On my way to Prague for the IWAP meeting I passed a woman, laden with shopping, trudging from a small town. She wasn't hitchhiking and I didn't stop for her, although this is the sort of person I sometimes do stop for. I soon felt guilty when I saw how far away the next village was.
I've become something of a pick-up artist, you see. Often buses don't run, at least not at convenient times, to all villages, so often little old people trudge along country highways, lugging heavy bags of groceries. Some entertaining guests have shared the passenger seat in my car.
Such as the old woman who started talking about how terrible life is today: "There is something called the C-O-L-D W-A-R going on." She was very firmly told the Cold War is Over, and the communists Lost. "Ha. If the communists lost, how am I getting my pension!?"
A young woman was walking to her village, 6 km. from the long-distance bus route. We chatted - a bit - and she told me that for someone who's lived here for over 10 years I speak very bad Czech! I thought, "Just a minute, chickie, I'm giving you a lift!" Luckily for my ego, another Czech later told me that my command of his language is great.
My husband has also played the good Samaritan. One day he saw, he thought, two young women whose skirts billowed in the breezes. As soon as he'd stopped however, two travel-soiled monks wearing supposed-to-be white robes entered the car. He delivered them to their monastery.
Another time he picked up a man on the way to Mlada Boleslov who immediately informed him that he had just been released from jail. The man said that he at least had not had to string tiny glass beads on wires like the junkies; he'd only had to sweep up all the spilled beads. When he heard my husband was going farther south, he wanted to go there. At that town, he wanted to go to a village, 20 km, more. My husband delivered him, and then went for a very late lunch at a nice hotel in Sazava, and thought about his day's experience.
Just once I hitchhiked. In our first or second week of living here in August 1991 a daughter & I hitched to the nearby town. A little tiny driver, dressed all in brown, drove an old, old car. A large basket of mushrooms sat on the back seat. After we got out we stared at each other: "Do you think he was an elf?"
Our riders sometimes muse over us as well. There's a summer disco about 2 km. from our Zamek, and one evening we gave two girls a ride. Realizing we were a bit different, maybe from Prague, they asked if we had "some kind of a cottage in the village". "Ah, yes, some kind of cottage", said my husband, casually. We did live in the Zamek, although at that point -- back in 1991 --it was nearly unlivable.
Or there was the snockered father and son on their way to a funeral. Usually men go to the pub after a funeral, but these had obviously gone beforehand. They wanted to be dropped at another pub. I think they're still trying to figure out how a foreigner had given them a ride.
You get plenty of advice, too. One day a friend and I stopped for a man who lived in a nearby village. After I dropped him at the turn, she told me, "Don't ever give him a ride again. He lives next to my relatives, and he's always stealing things!"
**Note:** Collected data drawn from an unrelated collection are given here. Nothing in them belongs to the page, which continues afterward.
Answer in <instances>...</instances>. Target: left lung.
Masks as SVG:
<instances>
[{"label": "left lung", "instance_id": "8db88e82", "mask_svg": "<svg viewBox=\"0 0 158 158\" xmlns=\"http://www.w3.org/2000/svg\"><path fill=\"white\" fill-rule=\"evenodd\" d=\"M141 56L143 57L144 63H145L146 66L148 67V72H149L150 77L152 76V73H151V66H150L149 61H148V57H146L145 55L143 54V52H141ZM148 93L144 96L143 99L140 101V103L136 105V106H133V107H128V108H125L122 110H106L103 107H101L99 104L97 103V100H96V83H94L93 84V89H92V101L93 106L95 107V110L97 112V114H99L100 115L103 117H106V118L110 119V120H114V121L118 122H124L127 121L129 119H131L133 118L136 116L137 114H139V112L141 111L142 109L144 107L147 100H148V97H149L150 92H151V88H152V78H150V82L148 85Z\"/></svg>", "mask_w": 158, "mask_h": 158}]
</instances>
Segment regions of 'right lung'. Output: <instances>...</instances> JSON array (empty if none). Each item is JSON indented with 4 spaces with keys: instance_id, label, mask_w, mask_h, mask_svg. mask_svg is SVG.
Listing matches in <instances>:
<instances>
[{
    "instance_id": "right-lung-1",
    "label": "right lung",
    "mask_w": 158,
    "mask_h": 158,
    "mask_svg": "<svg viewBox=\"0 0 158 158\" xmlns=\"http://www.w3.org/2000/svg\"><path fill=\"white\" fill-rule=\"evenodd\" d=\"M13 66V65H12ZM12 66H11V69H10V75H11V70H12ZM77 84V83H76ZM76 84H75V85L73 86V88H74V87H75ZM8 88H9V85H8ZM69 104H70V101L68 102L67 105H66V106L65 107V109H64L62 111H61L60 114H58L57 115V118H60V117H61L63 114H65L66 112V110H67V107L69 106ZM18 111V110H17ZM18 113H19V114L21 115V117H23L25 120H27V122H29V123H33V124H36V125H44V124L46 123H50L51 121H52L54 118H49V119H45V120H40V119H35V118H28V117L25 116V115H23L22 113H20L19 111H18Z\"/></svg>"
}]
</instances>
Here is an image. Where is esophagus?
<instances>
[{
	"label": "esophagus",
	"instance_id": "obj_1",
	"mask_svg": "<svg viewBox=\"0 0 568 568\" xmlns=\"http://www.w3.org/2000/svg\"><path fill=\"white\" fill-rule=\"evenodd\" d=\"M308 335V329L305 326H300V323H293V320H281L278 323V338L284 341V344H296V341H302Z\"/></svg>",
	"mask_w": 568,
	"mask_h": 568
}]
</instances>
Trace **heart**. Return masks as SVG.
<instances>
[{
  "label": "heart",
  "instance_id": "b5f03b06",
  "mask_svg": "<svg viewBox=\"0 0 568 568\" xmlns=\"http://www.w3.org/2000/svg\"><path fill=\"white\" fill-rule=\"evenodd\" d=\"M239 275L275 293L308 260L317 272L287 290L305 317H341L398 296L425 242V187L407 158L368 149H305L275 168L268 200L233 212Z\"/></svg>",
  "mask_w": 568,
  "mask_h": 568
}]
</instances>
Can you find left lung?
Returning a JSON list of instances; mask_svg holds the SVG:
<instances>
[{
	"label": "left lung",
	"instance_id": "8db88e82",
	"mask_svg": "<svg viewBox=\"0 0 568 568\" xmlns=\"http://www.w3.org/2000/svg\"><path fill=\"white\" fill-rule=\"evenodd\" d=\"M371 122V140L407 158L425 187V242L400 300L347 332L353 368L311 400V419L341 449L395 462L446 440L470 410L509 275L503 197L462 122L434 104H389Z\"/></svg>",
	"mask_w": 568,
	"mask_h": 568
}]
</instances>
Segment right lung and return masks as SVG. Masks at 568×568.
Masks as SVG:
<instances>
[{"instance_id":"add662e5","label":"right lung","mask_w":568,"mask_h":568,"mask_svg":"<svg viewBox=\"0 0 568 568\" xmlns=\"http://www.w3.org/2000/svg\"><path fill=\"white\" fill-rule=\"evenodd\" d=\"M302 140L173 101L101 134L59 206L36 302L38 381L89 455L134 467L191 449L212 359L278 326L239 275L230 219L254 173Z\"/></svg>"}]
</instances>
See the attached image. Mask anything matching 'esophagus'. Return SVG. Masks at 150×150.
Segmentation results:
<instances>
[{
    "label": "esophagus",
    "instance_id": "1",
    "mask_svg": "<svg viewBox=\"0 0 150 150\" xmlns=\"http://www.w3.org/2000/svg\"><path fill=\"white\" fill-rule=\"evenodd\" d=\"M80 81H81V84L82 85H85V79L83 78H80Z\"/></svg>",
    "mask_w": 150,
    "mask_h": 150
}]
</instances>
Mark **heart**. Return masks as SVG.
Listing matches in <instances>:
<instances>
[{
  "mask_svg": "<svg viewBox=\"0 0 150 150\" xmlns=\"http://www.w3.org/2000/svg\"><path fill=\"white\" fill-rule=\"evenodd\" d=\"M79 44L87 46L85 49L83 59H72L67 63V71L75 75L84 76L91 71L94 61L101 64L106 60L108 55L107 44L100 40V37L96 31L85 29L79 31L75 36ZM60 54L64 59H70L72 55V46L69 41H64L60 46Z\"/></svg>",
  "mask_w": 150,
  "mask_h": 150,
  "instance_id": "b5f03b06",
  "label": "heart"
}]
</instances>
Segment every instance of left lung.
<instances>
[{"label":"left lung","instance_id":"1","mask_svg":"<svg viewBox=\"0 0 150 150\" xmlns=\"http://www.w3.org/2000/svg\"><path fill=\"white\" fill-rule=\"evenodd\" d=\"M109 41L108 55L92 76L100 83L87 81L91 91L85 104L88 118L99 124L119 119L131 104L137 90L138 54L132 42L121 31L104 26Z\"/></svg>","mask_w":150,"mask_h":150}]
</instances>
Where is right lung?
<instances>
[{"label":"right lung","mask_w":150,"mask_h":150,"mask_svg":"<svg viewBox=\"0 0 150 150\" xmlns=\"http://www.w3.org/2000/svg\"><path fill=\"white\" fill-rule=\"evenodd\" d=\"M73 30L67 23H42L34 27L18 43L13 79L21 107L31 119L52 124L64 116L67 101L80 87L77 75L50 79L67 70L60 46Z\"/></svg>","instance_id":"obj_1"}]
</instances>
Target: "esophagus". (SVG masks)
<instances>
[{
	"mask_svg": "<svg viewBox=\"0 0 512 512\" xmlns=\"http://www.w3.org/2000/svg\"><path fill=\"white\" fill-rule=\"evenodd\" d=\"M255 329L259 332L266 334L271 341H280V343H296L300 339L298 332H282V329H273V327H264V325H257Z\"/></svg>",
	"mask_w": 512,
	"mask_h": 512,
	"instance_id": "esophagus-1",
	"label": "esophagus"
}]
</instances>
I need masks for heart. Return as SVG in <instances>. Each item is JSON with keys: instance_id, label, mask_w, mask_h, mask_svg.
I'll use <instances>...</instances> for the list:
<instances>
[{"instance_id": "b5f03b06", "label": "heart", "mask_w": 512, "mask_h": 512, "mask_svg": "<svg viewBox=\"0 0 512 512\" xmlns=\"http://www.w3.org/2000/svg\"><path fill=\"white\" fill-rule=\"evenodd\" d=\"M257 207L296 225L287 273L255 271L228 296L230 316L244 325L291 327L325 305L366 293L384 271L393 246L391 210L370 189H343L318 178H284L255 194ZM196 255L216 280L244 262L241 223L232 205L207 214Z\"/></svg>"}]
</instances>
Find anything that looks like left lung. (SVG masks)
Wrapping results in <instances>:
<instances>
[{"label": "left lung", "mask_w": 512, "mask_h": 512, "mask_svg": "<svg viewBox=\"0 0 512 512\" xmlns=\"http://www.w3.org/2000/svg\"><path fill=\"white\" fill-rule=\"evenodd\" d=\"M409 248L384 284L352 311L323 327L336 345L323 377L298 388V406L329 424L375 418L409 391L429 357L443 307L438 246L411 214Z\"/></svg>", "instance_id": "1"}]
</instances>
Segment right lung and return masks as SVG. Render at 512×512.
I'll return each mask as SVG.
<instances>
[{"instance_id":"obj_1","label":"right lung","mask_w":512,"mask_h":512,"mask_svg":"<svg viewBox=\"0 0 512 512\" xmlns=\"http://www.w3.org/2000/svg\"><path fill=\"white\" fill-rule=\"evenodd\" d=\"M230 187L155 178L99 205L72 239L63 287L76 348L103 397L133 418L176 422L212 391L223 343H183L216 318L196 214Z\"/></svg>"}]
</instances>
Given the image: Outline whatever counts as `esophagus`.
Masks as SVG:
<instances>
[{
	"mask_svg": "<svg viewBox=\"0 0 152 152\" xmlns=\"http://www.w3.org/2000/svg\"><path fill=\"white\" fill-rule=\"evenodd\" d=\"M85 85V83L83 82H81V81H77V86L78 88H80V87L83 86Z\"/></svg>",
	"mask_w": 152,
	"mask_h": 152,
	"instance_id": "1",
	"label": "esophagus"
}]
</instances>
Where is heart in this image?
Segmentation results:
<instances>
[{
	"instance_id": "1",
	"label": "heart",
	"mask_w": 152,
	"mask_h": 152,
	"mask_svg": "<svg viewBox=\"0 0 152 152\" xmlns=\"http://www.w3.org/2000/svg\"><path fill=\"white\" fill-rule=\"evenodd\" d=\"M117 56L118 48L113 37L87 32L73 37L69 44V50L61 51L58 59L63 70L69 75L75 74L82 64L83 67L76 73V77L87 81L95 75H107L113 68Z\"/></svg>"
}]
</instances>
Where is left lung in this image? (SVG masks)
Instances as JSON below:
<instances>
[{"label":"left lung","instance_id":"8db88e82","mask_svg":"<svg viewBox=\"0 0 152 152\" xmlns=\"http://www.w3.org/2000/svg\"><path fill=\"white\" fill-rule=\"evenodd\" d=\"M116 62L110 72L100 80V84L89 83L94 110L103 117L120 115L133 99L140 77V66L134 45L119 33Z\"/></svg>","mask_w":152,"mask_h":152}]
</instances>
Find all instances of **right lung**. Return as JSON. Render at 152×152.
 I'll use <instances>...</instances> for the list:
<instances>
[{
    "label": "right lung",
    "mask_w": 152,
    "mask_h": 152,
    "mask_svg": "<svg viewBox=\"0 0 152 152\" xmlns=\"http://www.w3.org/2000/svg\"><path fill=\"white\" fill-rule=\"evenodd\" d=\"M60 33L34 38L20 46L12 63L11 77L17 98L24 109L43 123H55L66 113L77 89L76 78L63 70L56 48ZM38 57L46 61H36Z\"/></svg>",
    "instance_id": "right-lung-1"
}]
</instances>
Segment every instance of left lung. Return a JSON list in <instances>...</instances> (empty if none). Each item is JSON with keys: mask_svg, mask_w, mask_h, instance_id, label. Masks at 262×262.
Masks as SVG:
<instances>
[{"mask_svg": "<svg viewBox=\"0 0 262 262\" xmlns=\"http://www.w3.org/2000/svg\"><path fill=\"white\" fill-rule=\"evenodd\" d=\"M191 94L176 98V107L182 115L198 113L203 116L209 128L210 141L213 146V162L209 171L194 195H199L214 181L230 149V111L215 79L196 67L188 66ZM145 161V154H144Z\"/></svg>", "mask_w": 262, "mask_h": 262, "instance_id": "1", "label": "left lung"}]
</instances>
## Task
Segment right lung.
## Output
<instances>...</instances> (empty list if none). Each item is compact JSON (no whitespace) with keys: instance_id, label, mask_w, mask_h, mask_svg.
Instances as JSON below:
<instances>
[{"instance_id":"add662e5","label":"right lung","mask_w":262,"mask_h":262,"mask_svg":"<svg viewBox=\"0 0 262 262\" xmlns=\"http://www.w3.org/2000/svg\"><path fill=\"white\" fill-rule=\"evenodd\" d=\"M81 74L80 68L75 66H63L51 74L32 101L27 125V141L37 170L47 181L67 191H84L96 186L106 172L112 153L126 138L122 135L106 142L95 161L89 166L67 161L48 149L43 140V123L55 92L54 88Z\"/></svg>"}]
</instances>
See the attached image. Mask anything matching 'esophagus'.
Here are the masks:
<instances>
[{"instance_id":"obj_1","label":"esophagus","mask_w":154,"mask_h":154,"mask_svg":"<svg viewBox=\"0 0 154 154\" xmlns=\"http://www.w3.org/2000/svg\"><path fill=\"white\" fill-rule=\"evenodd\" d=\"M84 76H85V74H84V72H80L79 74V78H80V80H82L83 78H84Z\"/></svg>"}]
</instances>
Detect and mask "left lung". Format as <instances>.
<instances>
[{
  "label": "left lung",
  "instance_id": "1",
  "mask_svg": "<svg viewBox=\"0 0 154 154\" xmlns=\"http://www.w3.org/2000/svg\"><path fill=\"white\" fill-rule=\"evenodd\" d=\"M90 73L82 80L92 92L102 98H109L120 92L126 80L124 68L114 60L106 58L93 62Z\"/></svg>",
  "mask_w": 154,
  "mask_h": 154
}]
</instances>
We've even had hitchhiker stay beyond the ride.One came in for coffee. He told us his uncle, a research scientist in Corning, NY, where my husband and I had lived would sponsor him to the States when he finished studying. Later we talked with Corning friends, a PhD. ceramist and his wife, a curator at the Glass Center. They know this Czech-American scientist very well. What a small world.
Students are the biggest group of hitchhikers, I think. One beautiful spring Friday the roads from Humpolec were lined with students out for the weekend. I stopped for three boys. One said, "Hello, Mrs. Homolka, it's nice to see you again. Thank you for stopping." I did a doubletake; he had changed so much in three or four years. I remembered him snooping all over the Zamek when he'd come with his parents for tea.
We often pick-up young soldiers. They have a weekend, say, but are far from home Their military salaries are too small to pay for buses or trains. Now that the draft is one year, instead of the former two years, it's easier for them, but still not easy. And the roads are still lined with soldier boys heading home for a visit on their free days, so I suppose there will be plenty more opportunities to stop and give a ride to strangers.
Disclaimer: Now don't think that I recommend that you go hitchhiking, or that you pick-up hitchhikers. Personally I have passed by many who really seemed to be just fine - such as the laden-down woman I passed on my trip to the IWAP meeting. Obviously I am a little nervous about hitchhikers. On the other hand people do things which I think are highly dangerous and which I would never do. Hang-gliding and rock climbing come to mind. These are often written up, with pictures, in perfectly nice magazines.